• [Selected extract]:
The FBI and DOJ Meet Carter Page and His Counsel John Pierce
An item in the Pierce Bainbridge founder’s biography is of interest; his future role in the case is also a subject of intrigue given his participation in several ongoing lawsuits has ended abruptly.
Carter Page filed a lawsuit against the Federal Bureau of Investigation (FBI) and Department of Justice (DOJ) in late November in the District of Columbia. The current fundraiser for Kyle Rittenhouse, John Pierce, is one of the lawyers on Page’s side. Pierce, who recently publicly called for the ousters of the Directors of the FBI and the CIA, has quit or withdrawn from five cases in the last several months, including another Carter Page case last Friday in Delaware. All intriguing issues in light of the Page litigation venued in D.C.
The Los Angeles based Pierce’s permission to practice in the D.C. federal court was granted by Judge Ketanji Brown Jackson prior to defense counsel appearing in the case. (A lawyer from the Department of Justice filed a notice of appearance yesterday.)

• [Extracted entries]:
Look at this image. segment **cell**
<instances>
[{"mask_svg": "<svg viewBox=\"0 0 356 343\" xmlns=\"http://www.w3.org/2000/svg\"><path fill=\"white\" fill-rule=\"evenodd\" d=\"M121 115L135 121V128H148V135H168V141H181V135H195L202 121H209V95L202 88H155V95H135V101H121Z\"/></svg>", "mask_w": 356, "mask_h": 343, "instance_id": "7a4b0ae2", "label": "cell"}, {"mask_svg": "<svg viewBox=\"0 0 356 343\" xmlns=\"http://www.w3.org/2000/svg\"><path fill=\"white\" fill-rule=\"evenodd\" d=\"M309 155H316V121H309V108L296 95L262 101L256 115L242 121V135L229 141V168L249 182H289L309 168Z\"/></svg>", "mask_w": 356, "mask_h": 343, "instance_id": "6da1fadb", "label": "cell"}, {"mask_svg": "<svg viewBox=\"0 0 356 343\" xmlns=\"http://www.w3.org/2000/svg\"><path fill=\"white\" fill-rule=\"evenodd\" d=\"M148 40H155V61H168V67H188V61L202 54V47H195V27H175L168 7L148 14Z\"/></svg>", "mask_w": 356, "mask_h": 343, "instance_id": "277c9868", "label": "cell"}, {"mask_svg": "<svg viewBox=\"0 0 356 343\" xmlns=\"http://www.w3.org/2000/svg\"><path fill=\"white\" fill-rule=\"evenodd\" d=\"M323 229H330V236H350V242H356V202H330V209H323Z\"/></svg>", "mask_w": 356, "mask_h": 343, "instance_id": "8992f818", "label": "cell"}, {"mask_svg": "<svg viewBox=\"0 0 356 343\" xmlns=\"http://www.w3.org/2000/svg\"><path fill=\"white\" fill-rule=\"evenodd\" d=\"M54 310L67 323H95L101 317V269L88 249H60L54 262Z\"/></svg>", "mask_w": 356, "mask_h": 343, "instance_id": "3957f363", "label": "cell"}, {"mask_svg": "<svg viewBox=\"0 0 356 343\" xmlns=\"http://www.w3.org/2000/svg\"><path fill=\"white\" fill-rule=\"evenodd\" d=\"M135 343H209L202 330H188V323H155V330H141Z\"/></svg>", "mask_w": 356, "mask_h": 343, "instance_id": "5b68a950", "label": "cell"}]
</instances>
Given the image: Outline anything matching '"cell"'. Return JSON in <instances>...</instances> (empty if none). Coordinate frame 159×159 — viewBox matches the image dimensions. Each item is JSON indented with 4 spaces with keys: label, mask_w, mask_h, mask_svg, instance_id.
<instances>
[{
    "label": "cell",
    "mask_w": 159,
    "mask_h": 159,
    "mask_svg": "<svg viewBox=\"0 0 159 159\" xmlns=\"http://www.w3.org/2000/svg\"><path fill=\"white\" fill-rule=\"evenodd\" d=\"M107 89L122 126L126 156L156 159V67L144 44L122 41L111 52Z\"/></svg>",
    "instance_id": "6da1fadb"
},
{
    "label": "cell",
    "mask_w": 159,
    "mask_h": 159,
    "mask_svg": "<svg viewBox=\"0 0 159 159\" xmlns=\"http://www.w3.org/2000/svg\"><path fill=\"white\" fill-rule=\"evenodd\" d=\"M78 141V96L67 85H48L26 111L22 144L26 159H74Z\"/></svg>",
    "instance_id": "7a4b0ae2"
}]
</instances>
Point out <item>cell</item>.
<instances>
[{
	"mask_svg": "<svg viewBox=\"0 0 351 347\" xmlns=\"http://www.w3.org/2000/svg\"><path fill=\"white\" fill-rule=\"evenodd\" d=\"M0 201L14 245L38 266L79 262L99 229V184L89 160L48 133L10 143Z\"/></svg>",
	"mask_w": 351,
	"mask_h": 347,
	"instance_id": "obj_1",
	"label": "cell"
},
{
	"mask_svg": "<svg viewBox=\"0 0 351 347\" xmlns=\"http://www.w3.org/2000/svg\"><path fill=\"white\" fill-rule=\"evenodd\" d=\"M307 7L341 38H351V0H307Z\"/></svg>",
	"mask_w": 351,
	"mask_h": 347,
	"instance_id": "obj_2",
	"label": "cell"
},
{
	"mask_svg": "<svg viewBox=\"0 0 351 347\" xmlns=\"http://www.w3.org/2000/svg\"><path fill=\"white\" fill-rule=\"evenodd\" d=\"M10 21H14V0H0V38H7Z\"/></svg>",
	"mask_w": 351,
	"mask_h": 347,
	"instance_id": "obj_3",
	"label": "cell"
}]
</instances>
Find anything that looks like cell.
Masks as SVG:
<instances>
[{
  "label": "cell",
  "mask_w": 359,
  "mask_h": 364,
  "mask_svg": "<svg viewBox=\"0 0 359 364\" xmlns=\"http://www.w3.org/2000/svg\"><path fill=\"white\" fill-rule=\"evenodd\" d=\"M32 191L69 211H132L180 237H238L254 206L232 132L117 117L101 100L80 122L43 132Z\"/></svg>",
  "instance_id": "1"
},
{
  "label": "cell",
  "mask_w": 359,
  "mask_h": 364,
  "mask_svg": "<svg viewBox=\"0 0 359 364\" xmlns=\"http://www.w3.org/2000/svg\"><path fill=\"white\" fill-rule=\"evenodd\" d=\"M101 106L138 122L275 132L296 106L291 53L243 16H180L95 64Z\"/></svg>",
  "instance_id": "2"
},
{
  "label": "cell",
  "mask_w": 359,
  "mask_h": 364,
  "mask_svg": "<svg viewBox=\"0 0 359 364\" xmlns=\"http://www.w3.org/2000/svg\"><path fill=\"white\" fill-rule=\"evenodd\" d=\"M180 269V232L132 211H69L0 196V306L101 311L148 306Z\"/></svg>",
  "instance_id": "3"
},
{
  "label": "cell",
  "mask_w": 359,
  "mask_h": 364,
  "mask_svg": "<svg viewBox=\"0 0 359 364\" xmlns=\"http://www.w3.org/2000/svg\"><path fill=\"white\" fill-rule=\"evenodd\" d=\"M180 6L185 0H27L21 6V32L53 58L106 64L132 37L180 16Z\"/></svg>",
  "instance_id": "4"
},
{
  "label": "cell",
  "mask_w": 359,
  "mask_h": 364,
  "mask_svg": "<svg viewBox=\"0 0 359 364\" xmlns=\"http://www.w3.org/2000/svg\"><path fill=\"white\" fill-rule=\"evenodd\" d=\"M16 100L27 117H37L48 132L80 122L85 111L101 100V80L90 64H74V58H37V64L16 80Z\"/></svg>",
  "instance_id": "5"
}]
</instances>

• [Given instruction]: Reproduce the passage of the article about Carter Page's lawsuit from "The Los Angeles" up to and including "of appearance yesterday.)", swapping "defense counsel" for "opposing counsel".

• [Answer to this exercise]:
The Los Angeles based Pierce’s permission to practice in the D.C. federal court was granted by Judge Ketanji Brown Jackson prior to opposing counsel appearing in the case. (A lawyer from the Department of Justice filed a notice of appearance yesterday.)